*INPUT ROWS*
+--
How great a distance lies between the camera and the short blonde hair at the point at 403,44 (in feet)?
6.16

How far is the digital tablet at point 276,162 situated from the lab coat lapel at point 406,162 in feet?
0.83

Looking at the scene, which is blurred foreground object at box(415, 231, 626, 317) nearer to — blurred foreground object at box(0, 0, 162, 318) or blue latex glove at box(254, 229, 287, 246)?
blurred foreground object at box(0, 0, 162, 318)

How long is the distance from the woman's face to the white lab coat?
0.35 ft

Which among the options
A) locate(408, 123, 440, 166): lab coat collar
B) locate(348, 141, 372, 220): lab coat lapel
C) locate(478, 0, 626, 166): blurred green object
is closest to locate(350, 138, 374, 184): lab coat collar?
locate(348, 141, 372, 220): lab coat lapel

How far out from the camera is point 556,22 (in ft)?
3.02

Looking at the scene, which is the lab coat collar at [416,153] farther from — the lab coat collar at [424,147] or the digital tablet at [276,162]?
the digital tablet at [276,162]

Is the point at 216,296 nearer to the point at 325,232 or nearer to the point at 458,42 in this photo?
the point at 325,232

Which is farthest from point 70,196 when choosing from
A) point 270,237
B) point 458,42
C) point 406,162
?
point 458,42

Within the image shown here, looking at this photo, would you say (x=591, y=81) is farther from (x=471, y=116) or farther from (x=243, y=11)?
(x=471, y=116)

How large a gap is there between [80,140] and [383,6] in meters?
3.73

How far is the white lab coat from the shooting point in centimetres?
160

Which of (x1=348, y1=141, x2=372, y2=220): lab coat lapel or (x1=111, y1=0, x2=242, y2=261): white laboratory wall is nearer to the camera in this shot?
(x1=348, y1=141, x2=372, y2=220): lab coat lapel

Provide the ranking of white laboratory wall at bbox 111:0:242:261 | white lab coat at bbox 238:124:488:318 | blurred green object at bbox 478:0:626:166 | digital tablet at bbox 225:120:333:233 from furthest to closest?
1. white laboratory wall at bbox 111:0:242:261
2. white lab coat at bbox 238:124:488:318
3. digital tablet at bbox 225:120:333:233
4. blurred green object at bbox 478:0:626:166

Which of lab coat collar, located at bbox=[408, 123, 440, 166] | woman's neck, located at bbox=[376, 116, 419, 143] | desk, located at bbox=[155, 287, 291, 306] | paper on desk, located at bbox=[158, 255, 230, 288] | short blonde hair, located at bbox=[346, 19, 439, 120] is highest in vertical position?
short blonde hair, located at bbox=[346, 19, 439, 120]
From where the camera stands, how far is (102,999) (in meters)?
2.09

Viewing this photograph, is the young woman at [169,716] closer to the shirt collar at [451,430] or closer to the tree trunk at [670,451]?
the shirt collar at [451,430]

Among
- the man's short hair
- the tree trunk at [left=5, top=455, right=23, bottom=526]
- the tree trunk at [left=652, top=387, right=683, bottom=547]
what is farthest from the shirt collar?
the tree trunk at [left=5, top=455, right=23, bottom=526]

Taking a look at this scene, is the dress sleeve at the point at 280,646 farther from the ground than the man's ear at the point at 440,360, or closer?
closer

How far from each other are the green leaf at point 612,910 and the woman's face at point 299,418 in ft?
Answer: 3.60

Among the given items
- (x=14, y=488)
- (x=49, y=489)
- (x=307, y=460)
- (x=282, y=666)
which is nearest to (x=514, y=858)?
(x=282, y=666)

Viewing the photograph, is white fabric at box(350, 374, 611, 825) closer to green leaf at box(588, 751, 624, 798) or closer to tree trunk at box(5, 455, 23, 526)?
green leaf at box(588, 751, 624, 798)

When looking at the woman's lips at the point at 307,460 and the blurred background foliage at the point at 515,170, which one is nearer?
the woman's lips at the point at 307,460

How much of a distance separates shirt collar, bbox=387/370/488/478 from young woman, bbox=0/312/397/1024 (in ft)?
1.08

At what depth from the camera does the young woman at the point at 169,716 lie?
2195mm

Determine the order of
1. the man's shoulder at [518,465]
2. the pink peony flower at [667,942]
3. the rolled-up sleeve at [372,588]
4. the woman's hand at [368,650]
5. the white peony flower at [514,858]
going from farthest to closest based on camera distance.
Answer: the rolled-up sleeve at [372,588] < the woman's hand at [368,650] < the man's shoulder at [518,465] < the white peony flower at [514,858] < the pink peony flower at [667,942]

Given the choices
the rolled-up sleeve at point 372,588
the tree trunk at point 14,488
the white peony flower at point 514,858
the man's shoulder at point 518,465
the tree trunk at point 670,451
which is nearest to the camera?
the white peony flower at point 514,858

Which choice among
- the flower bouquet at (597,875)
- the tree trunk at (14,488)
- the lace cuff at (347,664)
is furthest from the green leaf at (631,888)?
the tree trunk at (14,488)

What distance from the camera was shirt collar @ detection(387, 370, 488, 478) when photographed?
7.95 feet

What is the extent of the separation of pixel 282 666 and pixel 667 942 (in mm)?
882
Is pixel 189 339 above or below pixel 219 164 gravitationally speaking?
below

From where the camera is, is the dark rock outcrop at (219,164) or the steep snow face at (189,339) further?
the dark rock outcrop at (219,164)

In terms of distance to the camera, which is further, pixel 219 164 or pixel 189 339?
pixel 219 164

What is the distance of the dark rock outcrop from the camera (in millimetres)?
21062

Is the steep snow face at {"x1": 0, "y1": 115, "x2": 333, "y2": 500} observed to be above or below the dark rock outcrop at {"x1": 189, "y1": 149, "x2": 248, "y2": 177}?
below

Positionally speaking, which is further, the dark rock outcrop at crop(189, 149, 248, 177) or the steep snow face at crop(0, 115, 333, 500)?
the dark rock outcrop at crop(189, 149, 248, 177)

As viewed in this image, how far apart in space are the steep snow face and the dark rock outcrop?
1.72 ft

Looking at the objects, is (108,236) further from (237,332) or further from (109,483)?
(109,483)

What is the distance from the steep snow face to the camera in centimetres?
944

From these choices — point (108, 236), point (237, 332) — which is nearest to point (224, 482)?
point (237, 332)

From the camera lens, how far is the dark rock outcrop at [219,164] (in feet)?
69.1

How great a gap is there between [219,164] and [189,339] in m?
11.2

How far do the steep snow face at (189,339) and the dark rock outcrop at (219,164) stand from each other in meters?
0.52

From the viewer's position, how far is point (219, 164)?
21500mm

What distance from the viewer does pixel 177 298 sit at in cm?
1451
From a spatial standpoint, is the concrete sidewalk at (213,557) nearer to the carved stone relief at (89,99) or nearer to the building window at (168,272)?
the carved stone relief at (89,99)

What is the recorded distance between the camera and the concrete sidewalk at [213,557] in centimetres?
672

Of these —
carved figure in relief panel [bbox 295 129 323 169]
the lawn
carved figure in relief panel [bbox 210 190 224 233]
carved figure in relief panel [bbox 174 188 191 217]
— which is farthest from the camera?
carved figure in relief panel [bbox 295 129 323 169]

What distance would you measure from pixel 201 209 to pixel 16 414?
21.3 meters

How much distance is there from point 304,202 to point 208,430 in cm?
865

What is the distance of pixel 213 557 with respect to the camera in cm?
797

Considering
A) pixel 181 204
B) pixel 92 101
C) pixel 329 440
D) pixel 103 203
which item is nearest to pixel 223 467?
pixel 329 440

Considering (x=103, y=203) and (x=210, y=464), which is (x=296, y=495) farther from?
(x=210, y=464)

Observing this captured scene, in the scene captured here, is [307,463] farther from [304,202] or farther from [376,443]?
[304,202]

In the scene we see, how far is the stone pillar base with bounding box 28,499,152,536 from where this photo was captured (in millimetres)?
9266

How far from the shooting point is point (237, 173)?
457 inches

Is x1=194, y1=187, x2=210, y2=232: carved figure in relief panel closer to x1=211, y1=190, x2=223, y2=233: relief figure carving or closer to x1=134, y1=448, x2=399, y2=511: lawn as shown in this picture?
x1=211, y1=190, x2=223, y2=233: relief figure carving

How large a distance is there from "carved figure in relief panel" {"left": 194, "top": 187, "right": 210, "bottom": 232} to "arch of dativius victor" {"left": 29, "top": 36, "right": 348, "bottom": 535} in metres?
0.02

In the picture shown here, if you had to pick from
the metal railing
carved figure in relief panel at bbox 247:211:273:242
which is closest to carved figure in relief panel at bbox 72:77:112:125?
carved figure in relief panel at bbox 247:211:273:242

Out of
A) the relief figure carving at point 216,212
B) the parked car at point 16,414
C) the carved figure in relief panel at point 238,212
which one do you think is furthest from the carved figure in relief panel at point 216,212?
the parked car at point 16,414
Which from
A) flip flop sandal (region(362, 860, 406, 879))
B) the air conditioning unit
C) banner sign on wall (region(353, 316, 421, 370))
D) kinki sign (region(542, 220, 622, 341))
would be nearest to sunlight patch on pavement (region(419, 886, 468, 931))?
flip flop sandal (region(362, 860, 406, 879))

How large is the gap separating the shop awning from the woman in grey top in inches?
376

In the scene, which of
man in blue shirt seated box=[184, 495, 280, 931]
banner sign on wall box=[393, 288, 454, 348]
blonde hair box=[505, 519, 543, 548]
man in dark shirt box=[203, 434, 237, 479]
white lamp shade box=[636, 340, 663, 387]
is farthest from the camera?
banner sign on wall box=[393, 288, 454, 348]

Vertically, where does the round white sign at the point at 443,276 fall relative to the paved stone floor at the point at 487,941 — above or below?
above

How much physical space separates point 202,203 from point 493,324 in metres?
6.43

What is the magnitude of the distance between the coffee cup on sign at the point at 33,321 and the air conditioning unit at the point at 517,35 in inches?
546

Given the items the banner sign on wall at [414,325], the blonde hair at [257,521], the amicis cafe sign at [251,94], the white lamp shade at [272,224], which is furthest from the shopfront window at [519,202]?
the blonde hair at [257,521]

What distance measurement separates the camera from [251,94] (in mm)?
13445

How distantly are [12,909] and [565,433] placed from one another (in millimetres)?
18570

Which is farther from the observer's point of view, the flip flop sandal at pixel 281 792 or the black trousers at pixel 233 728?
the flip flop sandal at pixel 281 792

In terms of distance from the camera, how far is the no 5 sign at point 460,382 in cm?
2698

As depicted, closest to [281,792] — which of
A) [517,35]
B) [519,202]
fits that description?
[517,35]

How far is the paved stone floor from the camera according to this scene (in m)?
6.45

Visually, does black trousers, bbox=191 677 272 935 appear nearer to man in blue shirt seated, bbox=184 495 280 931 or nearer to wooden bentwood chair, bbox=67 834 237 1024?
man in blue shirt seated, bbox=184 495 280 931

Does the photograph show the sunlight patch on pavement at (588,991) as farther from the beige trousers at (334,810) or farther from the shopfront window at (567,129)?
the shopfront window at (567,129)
+--
*WORK TO BE COMPLETED*
Begin at the line that contains "What is the magnitude" and continue through the final entry, substituting "flagstone floor" for "paved stone floor" and leaving every other part of those lines unchanged.

*RESPONSE*
What is the magnitude of the distance between the coffee cup on sign at the point at 33,321 and the air conditioning unit at the point at 517,35 in inches?
546

Given the items the banner sign on wall at [414,325], the blonde hair at [257,521], the amicis cafe sign at [251,94], the white lamp shade at [272,224], which is furthest from the shopfront window at [519,202]?
the blonde hair at [257,521]

What distance measurement separates the camera from [251,94] (in mm)?
13445

How distantly are [12,909] and [565,433] placed from one another (in millimetres)?
18570

Which is farther from the observer's point of view, the flip flop sandal at pixel 281 792 or the black trousers at pixel 233 728?
the flip flop sandal at pixel 281 792

In terms of distance from the camera, how far is the no 5 sign at point 460,382 in cm?
2698

As depicted, closest to [281,792] — which of
A) [517,35]
B) [519,202]
fits that description?
[517,35]

How far is the flagstone floor from the camera according to this scene (in m)?
6.45

Visually, does black trousers, bbox=191 677 272 935 appear nearer to man in blue shirt seated, bbox=184 495 280 931 or nearer to wooden bentwood chair, bbox=67 834 237 1024?
man in blue shirt seated, bbox=184 495 280 931

Does the photograph show the sunlight patch on pavement at (588,991) as farther from the beige trousers at (334,810) or farther from the shopfront window at (567,129)?
the shopfront window at (567,129)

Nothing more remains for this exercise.